Selected extract —
......
Weird fiction. Science fiction elements. Spy thriller elements.
Plus, it's message is a very pertinent one. This may well be how the world ends, as our beautiful planet dies around us and we try to keep going until we can't anymore.
But "Jane Doe" is too much of an unsympathetic, unengaging character for me to care about her or her story.
She's dismissive, aloof, nasty, biting, and at times, downright mean to those around her. She insults a taxi driver early on in the book for no reason, other than that she can, I expect.
Her internal monologue is self-obsessed. Her views on the world around utterly bleak and hopeless.
And while it is indeed a hopeless world created here, I don't see the point of continuing with a story that has no likable characters in it to root for.
I've read a lot about how this work subverts the genres it has slotted itself into. About how it's telling us if we don't get our act together, then we're all doomed like these people in this book.
......
Supplied material —
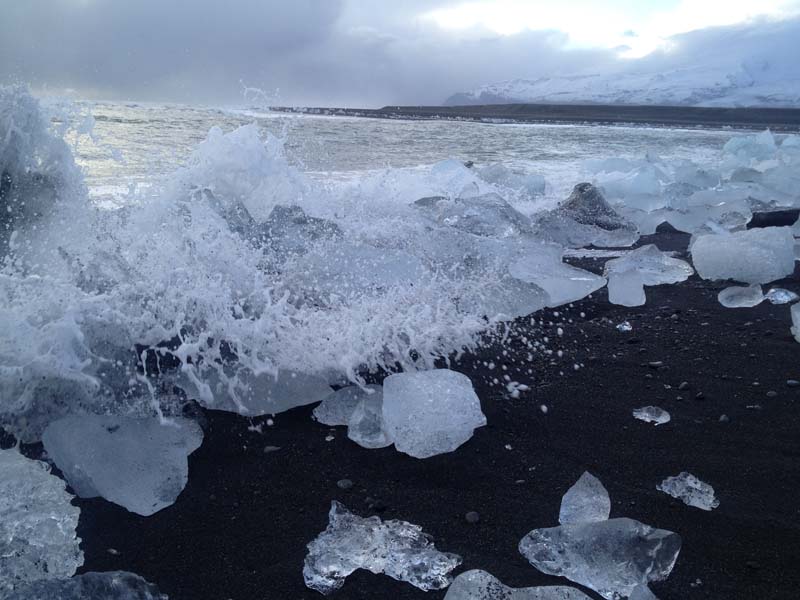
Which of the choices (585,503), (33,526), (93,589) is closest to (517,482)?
......
Exercise 1 — According to the book review, whom does "Jane Doe" insult early in the book?
Exercise 2 — Write the next few sentences of the book review, starting after its final sentence.

Task result 1 — A taxi driver.

Task result 2 —
But if this is humanity as it is in real life, I don't care enough to want to save it. None of these characters are good. Least of all Jane and her awful family.
The writing itself is good. Vandermeer can obviously write well.
The rest of it, however, is unengaging and dull. Even the set pieces fail to impress.
Perhaps the worst of it is that this is a novel with a message. An important message. But the awful leads, heavy handed handling of the message itself, and general lack of any sort of hope means that the ones who most need to hear this message won't.
All in all, I wasted my money on this work and I really wish I hadn't.